The Formation and Loss of Supernumerary Synapses in Mammalian Skeletal Muscle

Author: Bixby, John Lovell

Year: 1980

Degree: Dissertation (Ph.D.)

Advisor: Van Essen, David C.

Committee Member: Unknown, Unknown

Option: Neurobiology

DOI: 10.7907/y565-yn57

Abstract

Physiological and anatomical techniques have been employed to investigate the elimination of polyneuronal innervation in skeletal muscles of the neonatal rabbit. In an initial study involving intracellular recording and in vitro tension measurements, it was discovered that different muscles in the rabbit differ with respect to the extent of multiple innervation and the time course of synapse elimination, in a way that suggests a body-wide gradient of neuromuscular development. Counts were then made of both α-motor neurons (using retrograde transport of horseradish peroxidase) and muscle fibers for each of three rabbit muscles, to see whether the differences between muscles in the degree of multiple innervation and/or the rate of synapse elimination were related to the differences in the motor neuron:muscle fiber ratio (the innervation ratio). The results suggest that individual motor neurons from muscles with a 10-fold range of innervation ratios tend initially to establish the same number of synapses, which results in different degrees of multiple innervation among muscles. The rate of synapse elimination in a muscle, however, does not appear to depend on the innervation ratio.

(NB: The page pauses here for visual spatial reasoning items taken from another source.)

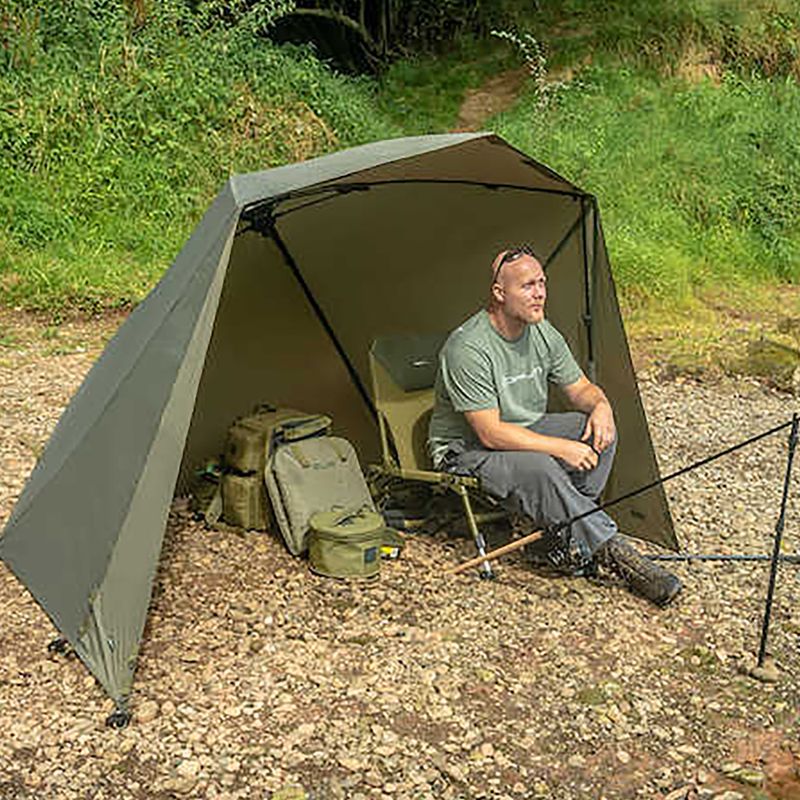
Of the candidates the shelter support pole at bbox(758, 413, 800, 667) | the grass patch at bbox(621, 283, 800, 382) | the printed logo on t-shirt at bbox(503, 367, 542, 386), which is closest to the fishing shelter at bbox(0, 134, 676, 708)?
the printed logo on t-shirt at bbox(503, 367, 542, 386)

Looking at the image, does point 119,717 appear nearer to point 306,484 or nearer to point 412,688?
point 412,688

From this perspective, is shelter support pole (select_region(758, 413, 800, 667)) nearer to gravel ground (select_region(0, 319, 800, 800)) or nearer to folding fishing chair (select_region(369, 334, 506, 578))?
gravel ground (select_region(0, 319, 800, 800))

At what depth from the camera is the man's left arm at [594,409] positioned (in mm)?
5043

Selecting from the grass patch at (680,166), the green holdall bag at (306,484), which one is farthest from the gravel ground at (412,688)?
the grass patch at (680,166)

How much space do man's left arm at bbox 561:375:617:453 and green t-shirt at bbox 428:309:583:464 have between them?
5 centimetres

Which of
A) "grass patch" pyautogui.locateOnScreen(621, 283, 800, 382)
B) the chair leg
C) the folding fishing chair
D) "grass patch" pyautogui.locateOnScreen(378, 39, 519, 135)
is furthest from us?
"grass patch" pyautogui.locateOnScreen(378, 39, 519, 135)

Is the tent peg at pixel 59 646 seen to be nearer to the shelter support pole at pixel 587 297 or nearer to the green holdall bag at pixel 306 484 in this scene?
the green holdall bag at pixel 306 484

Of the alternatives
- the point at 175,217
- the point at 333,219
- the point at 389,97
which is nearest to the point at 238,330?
the point at 333,219

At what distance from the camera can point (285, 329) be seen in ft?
19.8

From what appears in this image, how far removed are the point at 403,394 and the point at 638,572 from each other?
1.47 metres

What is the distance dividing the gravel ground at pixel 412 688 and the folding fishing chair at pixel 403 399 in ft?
1.25

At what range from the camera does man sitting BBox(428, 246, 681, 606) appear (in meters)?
4.84

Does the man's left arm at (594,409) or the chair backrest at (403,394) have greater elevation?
the man's left arm at (594,409)

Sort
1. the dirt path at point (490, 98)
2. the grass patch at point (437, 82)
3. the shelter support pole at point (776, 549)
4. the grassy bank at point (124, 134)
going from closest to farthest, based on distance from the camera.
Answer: the shelter support pole at point (776, 549) → the grassy bank at point (124, 134) → the dirt path at point (490, 98) → the grass patch at point (437, 82)
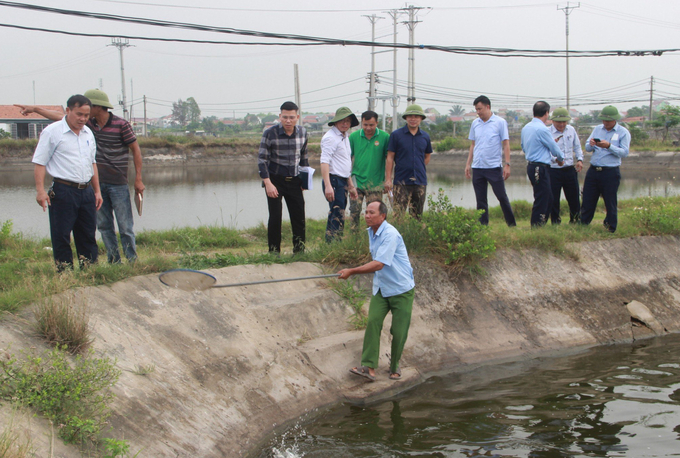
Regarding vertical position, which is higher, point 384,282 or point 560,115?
point 560,115

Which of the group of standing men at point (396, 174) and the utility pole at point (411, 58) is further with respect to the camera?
the utility pole at point (411, 58)

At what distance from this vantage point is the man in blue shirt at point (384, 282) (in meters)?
5.32

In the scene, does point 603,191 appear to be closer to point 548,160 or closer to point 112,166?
point 548,160

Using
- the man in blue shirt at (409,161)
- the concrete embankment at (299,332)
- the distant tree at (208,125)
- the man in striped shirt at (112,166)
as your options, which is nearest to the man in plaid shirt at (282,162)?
the concrete embankment at (299,332)

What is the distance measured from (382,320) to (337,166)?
2324 mm

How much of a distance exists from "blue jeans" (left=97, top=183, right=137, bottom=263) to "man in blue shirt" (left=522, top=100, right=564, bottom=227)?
17.7 feet

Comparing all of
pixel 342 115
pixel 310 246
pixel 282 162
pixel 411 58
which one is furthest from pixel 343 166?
pixel 411 58

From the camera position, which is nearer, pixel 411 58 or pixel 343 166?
pixel 343 166

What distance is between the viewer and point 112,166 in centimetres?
626

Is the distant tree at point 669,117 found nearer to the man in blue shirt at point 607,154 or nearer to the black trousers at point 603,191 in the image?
the black trousers at point 603,191

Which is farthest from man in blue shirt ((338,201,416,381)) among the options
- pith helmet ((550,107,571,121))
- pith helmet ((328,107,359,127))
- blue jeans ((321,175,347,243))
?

An electron microscopic study on the morphological correlates of synapse elimination yielded three main findings: one, synapse elimination appears to involve retraction rather than degeneration of synapses; two, myelination of the pre-terminal axons seems to proceed independently of the loss of synapses; and three, synapses in neonatal muscle can exhibit unusual morphology indicative of their rapidly changing state.

A related study was carried out on adult rat muscle. Physiological and anatomical evidence was found that a foreign nerve transplanted onto a muscle with intact innervation is capable of forming and maintaining connections, if its axons grow to the sites of original nerve synapses.